What to produce. From the line with "object boxes (frame 3" to the line with "scientific name: Arvicolinae", retype every line exactly, including those two, and leave out the rest of the data below.

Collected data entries
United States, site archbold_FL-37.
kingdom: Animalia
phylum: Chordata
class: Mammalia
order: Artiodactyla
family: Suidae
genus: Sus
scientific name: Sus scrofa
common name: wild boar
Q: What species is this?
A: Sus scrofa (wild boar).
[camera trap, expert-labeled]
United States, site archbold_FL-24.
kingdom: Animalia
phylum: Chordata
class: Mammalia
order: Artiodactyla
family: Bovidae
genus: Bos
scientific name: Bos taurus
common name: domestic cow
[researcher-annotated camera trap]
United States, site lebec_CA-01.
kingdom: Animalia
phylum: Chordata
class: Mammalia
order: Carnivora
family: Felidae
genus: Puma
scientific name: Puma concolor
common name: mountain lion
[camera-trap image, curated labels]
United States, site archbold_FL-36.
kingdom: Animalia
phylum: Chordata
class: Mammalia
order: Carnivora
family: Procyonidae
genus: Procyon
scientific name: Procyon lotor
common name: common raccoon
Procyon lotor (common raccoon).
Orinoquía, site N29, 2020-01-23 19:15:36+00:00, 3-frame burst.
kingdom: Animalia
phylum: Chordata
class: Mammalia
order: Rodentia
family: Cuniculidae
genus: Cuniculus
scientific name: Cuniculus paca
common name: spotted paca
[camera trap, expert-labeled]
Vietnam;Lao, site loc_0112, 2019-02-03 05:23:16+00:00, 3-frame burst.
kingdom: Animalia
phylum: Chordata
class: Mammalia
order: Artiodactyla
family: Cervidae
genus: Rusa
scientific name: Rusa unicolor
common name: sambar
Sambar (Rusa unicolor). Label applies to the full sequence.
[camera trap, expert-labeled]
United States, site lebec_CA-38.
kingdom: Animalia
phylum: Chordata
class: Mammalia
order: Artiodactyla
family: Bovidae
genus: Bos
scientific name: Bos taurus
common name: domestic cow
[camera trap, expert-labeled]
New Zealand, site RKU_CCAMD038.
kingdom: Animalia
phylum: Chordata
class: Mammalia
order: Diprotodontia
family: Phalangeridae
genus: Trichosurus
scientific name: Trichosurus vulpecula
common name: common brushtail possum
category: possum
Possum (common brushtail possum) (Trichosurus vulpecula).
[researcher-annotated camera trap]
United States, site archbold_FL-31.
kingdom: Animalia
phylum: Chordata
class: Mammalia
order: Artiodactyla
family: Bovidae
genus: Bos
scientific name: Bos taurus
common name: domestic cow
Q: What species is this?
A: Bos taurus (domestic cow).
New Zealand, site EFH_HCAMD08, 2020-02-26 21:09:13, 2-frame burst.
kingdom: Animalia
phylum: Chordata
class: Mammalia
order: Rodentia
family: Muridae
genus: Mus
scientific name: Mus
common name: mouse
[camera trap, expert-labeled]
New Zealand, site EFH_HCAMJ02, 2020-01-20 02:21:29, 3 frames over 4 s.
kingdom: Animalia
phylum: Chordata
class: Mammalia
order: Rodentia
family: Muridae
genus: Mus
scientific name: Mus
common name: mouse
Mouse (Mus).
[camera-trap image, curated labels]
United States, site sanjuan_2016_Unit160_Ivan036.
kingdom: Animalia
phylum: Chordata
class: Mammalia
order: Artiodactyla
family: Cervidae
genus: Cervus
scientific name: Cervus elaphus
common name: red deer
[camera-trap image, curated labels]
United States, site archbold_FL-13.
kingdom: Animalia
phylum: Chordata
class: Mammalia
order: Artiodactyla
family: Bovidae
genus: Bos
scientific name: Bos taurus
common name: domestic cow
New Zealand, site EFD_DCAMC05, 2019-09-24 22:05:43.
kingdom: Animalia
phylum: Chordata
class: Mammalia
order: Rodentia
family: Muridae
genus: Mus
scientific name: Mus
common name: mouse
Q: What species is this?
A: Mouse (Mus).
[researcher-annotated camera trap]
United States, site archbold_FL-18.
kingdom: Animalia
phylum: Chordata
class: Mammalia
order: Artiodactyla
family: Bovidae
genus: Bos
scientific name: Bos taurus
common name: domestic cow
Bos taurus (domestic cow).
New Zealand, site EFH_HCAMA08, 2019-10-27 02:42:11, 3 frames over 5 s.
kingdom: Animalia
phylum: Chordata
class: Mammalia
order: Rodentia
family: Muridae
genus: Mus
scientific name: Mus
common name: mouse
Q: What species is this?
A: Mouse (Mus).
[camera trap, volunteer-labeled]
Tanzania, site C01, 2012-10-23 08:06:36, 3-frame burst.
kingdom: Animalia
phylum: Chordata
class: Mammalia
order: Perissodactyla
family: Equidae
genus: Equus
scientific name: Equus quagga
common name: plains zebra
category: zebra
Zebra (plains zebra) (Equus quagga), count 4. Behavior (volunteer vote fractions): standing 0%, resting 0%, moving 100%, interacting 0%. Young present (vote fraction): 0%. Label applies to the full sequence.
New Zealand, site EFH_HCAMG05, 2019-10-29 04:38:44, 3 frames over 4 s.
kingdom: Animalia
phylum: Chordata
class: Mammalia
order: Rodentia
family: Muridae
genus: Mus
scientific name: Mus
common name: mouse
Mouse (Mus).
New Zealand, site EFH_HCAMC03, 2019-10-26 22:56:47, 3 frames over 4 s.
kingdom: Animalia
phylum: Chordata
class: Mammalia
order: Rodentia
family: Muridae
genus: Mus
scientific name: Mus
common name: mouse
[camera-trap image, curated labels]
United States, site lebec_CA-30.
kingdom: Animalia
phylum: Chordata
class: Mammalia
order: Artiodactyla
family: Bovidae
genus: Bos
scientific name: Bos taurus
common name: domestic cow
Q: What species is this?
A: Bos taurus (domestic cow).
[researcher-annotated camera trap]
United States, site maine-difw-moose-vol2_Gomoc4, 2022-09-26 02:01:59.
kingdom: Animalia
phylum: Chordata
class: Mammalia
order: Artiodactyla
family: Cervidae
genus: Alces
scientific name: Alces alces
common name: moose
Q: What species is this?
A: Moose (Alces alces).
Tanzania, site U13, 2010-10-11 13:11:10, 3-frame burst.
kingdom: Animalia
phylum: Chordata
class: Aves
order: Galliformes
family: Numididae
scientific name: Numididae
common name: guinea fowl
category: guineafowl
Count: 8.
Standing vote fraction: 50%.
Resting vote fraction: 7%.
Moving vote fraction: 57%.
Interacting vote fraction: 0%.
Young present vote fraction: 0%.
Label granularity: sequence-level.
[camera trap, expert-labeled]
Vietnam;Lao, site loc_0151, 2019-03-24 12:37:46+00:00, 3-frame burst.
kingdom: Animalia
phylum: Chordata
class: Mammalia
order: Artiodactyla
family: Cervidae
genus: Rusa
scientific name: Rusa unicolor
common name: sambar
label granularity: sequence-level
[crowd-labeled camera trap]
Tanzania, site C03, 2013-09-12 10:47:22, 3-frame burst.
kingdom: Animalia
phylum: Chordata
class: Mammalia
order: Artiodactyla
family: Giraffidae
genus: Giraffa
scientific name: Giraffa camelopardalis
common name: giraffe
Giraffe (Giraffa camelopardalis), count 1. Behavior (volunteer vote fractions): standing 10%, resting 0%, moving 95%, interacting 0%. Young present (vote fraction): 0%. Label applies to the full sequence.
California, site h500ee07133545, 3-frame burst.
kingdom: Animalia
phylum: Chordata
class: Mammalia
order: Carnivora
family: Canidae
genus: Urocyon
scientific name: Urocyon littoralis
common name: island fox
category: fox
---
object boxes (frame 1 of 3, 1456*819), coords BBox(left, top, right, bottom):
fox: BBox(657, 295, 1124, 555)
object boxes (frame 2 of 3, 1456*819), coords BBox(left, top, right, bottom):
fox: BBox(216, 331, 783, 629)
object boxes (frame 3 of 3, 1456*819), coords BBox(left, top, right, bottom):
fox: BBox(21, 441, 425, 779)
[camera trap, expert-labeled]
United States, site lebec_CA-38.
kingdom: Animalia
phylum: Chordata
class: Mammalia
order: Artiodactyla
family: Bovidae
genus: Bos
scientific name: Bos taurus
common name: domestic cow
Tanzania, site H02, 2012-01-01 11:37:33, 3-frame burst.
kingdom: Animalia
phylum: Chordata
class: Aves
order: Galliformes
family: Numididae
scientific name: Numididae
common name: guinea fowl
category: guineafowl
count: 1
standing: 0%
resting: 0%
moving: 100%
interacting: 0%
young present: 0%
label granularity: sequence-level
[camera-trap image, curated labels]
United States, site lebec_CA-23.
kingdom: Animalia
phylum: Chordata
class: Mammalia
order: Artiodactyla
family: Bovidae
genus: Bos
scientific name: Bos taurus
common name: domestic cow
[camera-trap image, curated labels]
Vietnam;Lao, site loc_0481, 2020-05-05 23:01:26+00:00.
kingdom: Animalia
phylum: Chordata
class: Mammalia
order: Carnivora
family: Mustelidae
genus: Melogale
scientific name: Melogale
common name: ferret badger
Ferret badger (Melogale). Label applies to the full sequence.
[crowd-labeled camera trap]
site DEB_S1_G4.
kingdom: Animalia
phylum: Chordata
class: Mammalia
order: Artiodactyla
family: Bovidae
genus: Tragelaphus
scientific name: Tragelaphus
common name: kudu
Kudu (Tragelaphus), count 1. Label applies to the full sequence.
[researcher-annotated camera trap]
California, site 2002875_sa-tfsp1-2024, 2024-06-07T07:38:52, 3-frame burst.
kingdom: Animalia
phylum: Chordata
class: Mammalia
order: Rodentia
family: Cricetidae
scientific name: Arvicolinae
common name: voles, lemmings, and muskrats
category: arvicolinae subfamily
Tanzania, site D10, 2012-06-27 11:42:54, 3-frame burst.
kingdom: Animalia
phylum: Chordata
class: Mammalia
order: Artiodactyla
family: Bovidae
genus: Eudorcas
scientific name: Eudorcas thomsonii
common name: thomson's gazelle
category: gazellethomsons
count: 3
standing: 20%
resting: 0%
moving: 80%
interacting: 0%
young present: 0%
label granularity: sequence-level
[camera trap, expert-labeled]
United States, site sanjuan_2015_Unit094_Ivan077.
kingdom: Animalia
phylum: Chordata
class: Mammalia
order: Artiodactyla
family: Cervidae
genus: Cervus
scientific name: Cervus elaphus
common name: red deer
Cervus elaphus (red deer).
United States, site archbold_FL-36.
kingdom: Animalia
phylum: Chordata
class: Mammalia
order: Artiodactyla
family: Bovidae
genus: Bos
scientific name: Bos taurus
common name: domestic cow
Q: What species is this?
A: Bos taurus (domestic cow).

Exercise output.
object boxes (frame 3 of 3, 1456*819), coords BBox(left, top, right, bottom):
fox: BBox(21, 441, 425, 779)
[camera trap, expert-labeled]
United States, site lebec_CA-38.
kingdom: Animalia
phylum: Chordata
class: Mammalia
order: Artiodactyla
family: Bovidae
genus: Bos
scientific name: Bos taurus
common name: domestic cow
Tanzania, site H02, 2012-01-01 11:37:33, 3-frame burst.
kingdom: Animalia
phylum: Chordata
class: Aves
order: Galliformes
family: Numididae
scientific name: Numididae
common name: guinea fowl
category: guineafowl
count: 1
standing: 0%
resting: 0%
moving: 100%
interacting: 0%
young present: 0%
label granularity: sequence-level
[camera-trap image, curated labels]
United States, site lebec_CA-23.
kingdom: Animalia
phylum: Chordata
class: Mammalia
order: Artiodactyla
family: Bovidae
genus: Bos
scientific name: Bos taurus
common name: domestic cow
[camera-trap image, curated labels]
Vietnam;Lao, site loc_0481, 2020-05-05 23:01:26+00:00.
kingdom: Animalia
phylum: Chordata
class: Mammalia
order: Carnivora
family: Mustelidae
genus: Melogale
scientific name: Melogale
common name: ferret badger
Ferret badger (Melogale). Label applies to the full sequence.
[crowd-labeled camera trap]
site DEB_S1_G4.
kingdom: Animalia
phylum: Chordata
class: Mammalia
order: Artiodactyla
family: Bovidae
genus: Tragelaphus
scientific name: Tragelaphus
common name: kudu
Kudu (Tragelaphus), count 1. Label applies to the full sequence.
[researcher-annotated camera trap]
California, site 2002875_sa-tfsp1-2024, 2024-06-07T07:38:52, 3-frame burst.
kingdom: Animalia
phylum: Chordata
class: Mammalia
order: Rodentia
family: Cricetidae
scientific name: Arvicolinae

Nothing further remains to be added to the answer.